The Financial Accounting Standards Board has issued an accounting standards update making it easier for companies to transition to the equity method of accounting.
Stakeholders told FASB that the requirement to retroactively adopt the equity method of accounting is costly and time consuming when an investment qualifies for use of the equity method as a result of an increase in the level of ownership interest or degree of influence. They said the requirement does not provide a clear benefit to users of financial statements.
As part of FASB’s simplification initiative, the amendments in the update eliminate the requirement to retroactively adopt the equity method of accounting. They get rid of the requirement that when an investment qualifies for use of the equity method as a result of an increase in the level of ownership interest or degree of influence, an investor must adjust the investment, results of operations, and retained earnings retroactively on a step-by-step basis as if the equity method had been in effect during all the previous periods when the investment has been held.

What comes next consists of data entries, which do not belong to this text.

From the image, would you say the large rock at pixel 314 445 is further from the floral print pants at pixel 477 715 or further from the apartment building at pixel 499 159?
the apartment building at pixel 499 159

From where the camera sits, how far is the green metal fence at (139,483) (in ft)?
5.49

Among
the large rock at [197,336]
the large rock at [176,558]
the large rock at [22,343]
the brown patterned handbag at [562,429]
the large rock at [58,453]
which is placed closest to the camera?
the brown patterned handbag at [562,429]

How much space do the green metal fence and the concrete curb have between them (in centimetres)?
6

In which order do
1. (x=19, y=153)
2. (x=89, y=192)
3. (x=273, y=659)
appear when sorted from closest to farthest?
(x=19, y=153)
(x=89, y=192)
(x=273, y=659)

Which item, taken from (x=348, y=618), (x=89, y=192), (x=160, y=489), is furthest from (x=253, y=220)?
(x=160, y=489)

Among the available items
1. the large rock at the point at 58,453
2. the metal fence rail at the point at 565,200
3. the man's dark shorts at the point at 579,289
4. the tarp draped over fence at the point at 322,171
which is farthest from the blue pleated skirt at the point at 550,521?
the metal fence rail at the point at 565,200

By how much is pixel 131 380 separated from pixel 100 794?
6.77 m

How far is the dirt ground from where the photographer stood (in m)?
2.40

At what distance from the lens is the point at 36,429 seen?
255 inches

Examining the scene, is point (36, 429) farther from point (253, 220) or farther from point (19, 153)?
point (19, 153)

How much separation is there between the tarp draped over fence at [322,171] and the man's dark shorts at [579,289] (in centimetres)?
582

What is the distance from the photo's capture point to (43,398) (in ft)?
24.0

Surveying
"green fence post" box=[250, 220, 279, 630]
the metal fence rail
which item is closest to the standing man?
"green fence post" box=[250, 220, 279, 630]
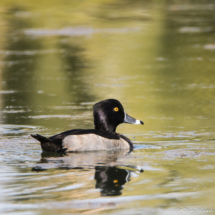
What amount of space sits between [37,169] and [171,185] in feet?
6.53

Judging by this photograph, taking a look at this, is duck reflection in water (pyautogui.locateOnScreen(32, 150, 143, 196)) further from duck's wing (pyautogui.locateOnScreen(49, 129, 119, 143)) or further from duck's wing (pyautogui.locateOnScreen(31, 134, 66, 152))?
duck's wing (pyautogui.locateOnScreen(49, 129, 119, 143))

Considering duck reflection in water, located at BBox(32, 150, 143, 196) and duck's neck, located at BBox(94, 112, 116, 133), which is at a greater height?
duck's neck, located at BBox(94, 112, 116, 133)

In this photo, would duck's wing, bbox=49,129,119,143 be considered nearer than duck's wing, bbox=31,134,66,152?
No

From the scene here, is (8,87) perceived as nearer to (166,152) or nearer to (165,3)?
(166,152)

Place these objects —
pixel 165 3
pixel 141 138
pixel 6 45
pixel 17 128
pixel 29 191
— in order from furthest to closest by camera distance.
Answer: pixel 165 3, pixel 6 45, pixel 17 128, pixel 141 138, pixel 29 191

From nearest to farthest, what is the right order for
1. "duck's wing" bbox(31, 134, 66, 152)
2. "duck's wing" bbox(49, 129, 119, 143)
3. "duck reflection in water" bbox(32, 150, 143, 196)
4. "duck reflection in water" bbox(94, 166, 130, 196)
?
"duck reflection in water" bbox(94, 166, 130, 196) < "duck reflection in water" bbox(32, 150, 143, 196) < "duck's wing" bbox(31, 134, 66, 152) < "duck's wing" bbox(49, 129, 119, 143)

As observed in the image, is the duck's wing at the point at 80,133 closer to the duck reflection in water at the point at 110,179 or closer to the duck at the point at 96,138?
the duck at the point at 96,138

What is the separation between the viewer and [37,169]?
749 centimetres

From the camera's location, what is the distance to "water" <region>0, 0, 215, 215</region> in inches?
246

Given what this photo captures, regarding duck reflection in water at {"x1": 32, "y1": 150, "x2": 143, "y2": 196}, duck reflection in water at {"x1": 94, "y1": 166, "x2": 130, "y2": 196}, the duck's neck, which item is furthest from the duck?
duck reflection in water at {"x1": 94, "y1": 166, "x2": 130, "y2": 196}

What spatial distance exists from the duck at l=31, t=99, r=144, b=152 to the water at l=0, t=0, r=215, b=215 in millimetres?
173

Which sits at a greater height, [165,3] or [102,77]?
[165,3]

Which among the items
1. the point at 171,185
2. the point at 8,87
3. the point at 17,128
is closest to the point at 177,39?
the point at 8,87

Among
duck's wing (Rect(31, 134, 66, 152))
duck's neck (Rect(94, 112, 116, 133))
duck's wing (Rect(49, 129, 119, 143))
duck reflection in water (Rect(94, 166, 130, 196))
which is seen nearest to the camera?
duck reflection in water (Rect(94, 166, 130, 196))
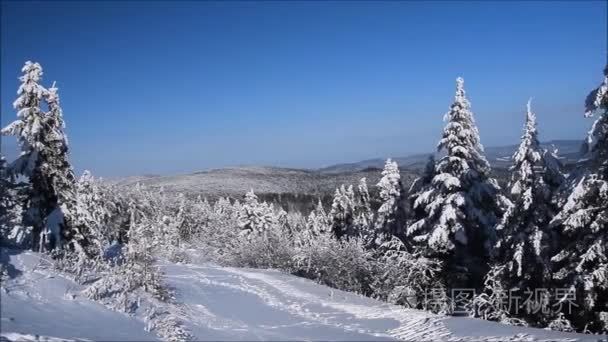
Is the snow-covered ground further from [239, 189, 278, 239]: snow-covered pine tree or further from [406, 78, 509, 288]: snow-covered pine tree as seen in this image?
[239, 189, 278, 239]: snow-covered pine tree

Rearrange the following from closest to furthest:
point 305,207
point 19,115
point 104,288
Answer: point 104,288, point 19,115, point 305,207

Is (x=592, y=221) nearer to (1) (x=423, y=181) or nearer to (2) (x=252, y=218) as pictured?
(1) (x=423, y=181)

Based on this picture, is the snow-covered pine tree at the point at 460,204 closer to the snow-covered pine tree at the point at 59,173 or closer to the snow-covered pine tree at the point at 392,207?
the snow-covered pine tree at the point at 392,207

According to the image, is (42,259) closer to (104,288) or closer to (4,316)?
(104,288)

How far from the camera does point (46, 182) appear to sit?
73.4ft

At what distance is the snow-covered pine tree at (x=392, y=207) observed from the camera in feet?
101

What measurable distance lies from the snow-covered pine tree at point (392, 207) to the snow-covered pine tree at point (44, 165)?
17.4m

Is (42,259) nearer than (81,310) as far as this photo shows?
No

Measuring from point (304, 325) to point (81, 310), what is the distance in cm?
719

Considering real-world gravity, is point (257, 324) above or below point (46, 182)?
below

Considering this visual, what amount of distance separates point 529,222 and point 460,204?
304cm

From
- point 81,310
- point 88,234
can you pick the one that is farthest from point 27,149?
point 81,310

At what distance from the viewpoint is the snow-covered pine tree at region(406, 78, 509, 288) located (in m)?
23.3

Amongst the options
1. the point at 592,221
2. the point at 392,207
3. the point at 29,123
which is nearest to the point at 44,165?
the point at 29,123
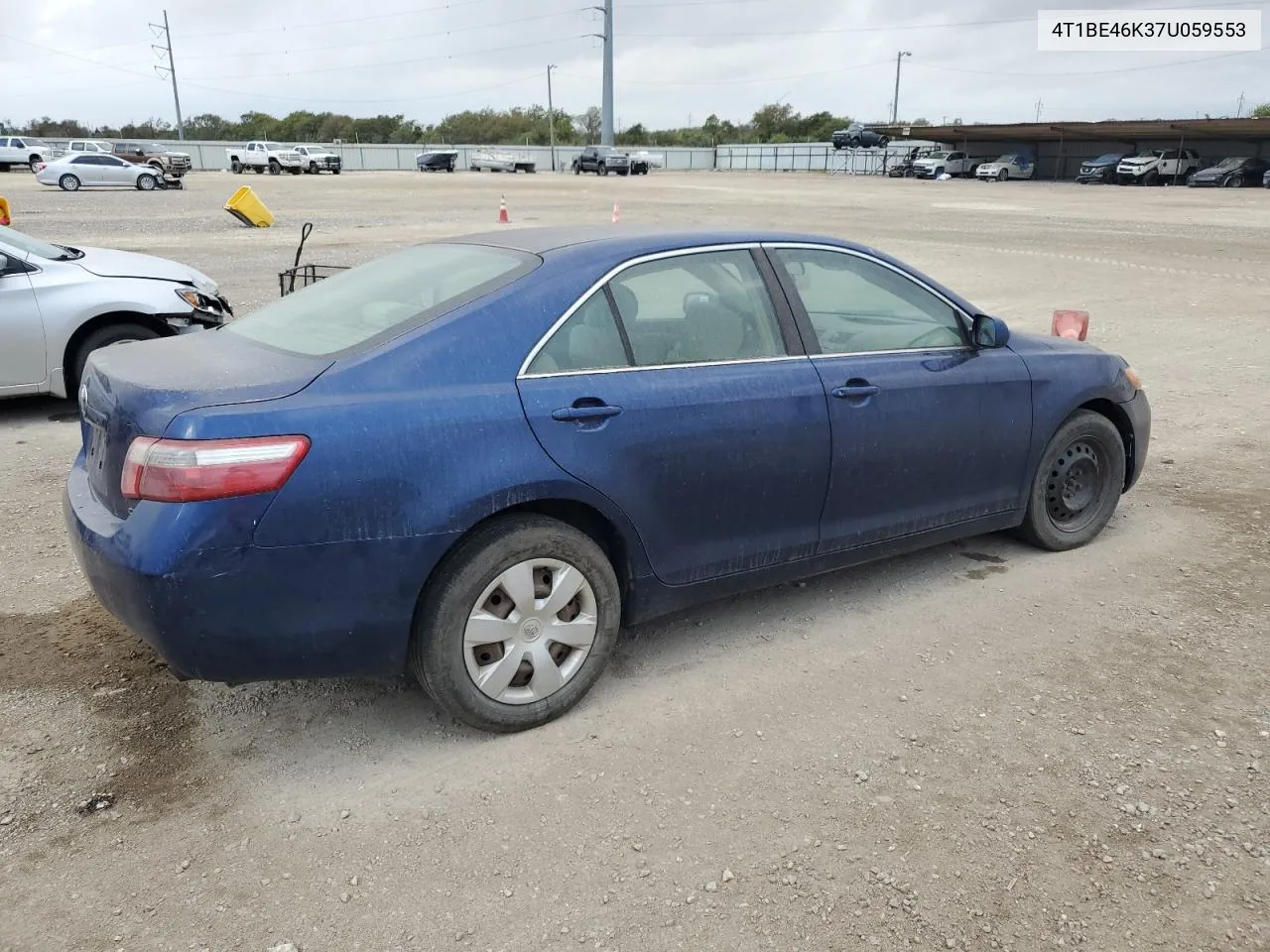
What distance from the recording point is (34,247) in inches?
296

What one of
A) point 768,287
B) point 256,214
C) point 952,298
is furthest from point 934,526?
point 256,214

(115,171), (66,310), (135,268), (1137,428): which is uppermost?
(115,171)

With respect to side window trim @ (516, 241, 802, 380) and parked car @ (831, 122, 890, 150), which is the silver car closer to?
side window trim @ (516, 241, 802, 380)

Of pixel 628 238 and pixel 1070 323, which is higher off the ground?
pixel 628 238

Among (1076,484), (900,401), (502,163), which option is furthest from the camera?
(502,163)

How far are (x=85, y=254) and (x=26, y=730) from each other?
5.77 metres

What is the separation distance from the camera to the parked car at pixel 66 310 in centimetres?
698

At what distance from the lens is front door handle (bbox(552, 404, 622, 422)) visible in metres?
3.20

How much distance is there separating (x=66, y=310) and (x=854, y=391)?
5918 millimetres

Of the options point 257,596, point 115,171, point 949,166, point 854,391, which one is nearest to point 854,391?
point 854,391

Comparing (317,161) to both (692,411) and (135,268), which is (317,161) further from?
(692,411)

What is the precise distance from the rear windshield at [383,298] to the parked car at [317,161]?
60.0 m

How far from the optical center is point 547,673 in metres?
3.31

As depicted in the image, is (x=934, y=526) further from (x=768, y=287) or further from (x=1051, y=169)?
(x=1051, y=169)
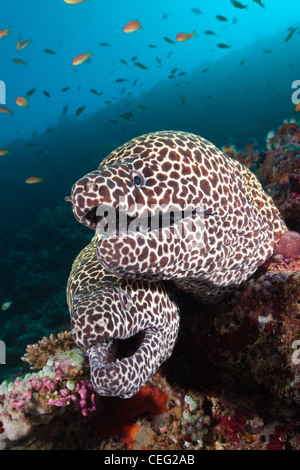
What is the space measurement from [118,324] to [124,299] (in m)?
0.28

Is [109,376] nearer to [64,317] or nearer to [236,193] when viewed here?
[236,193]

The amendments require that the equity method investor add the cost of acquiring the additional interest in the investee to the current basis of the investor’s previously held interest and adopt the equity method of accounting as of the date the investment becomes qualified for equity method accounting.
Therefore, upon qualifying for the equity method of accounting, no retroactive adjustment of the investment will be required. The amendments require an entity that has an available-for-sale equity security that becomes qualified for the equity method of accounting recognize through earnings the unrealized holding gain or loss in accumulated other comprehensive income on the date when the investment becomes qualified for use of the equity method.
The amendments are effective for all entities for fiscal years, and interim periods within those fiscal years, beginning after Dec. 15, 2016. FASB said the changes should be applied prospectively upon their effective date to increases in the level of ownership interest or degree of influence that result in the adoption of the equity method. Earlier application is permitted by FASB, and no additional disclosures are required for the transition.